DOCK8 was downregulated in sepsis blood and activated neutrophils. Aerobic glycolysis was positively correlated with sepsis. Activated neutrophils promoted the expression of inflammatory factors TNF-α, IL-1β, and IL-6. Low expression of DOCK8 facilitated the proliferation, chemotaxis, and phagocytic activity of sepsis cells and promoted the expression of inflammatory factors. Bioinformatics analysis revealed that DOCK8 was enriched in the glycolytic signaling pathway. Low expression of DOCK8 induced ECAR, promoted the protein expression of HK-2, PKM2 and LDHA, and favored the increase of pyruvate, lactate, and ATP contents. While 2-DG treatment could restore these effects.

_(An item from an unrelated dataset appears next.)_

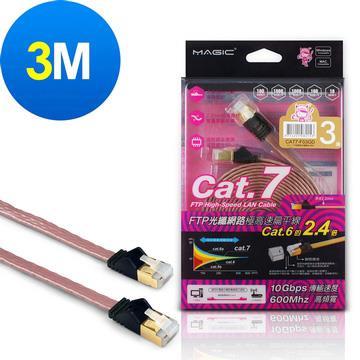 MAGIC Cat.7光纖極高速網路扁線-3米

DOCK8 may inhibit sepsis-induced neutrophil immune function by regulating aerobic glycolysis and causing excessive inflammation, which helps to explore potential therapeutic targets.
本研究旨在探讨 DOCK8 在调节脓毒症引发的免疫功能中的作用。
通过生物信息学检测脓毒症患者全血中 DOCK8 的表达及其富集途径。采用 Pearson 分析预测糖酵解信号通路与脓毒症中性粒细胞功能的相关性。然后对雄性小鼠进行盲肠结扎穿刺处理,建立脓毒症小鼠模型。分离中性粒细胞,流式细胞术检测其纯度。用脂多糖刺激中性粒细胞,建立脓毒症细胞模型。然后采用 qRT-PCR 和 CCK-8 检测 DOCK8 的表达和细胞活力,Western blot 检测 HK-2、PKM2 和 LDHA 蛋白的表达,ELISA 检测 TNF-α、IL-1β 和 IL-6 的浓度,Transwell 检测中性粒细胞的趋化作用,流式细胞术检测中性粒细胞的吞噬活性。最后,在不同处理组中,我们使用 Seahorse XF 96 分析脓毒症细胞的外酸化率(ECAR),并使用酶联免疫吸附测定法检测脓毒症细胞中丙酮酸、乳酸和 ATP 的含量。
DOCK8 在脓毒症血液和激活的中性粒细胞中下调。有氧糖酵解与脓毒症呈正相关。激活的中性粒细胞促进 TNF-α、IL-1β 和 IL-6 等炎症因子的表达。DOCK8 低表达促进脓毒症细胞的增殖、趋化和吞噬活性,并促进炎症因子的表达。生物信息学分析显示,DOCK8 富集在糖酵解信号通路中。DOCK8 低表达诱导 ECAR,促进 HK-2、PKM2 和 LDHA 蛋白的表达,并有利于丙酮酸、乳酸和 ATP 含量的增加。而 2-DG 处理可以恢复这些作用。
DOCK8 可能通过调节有氧糖酵解和引起过度炎症来抑制脓毒症引起的中性粒细胞免疫功能,有助于探索潜在的治疗靶点。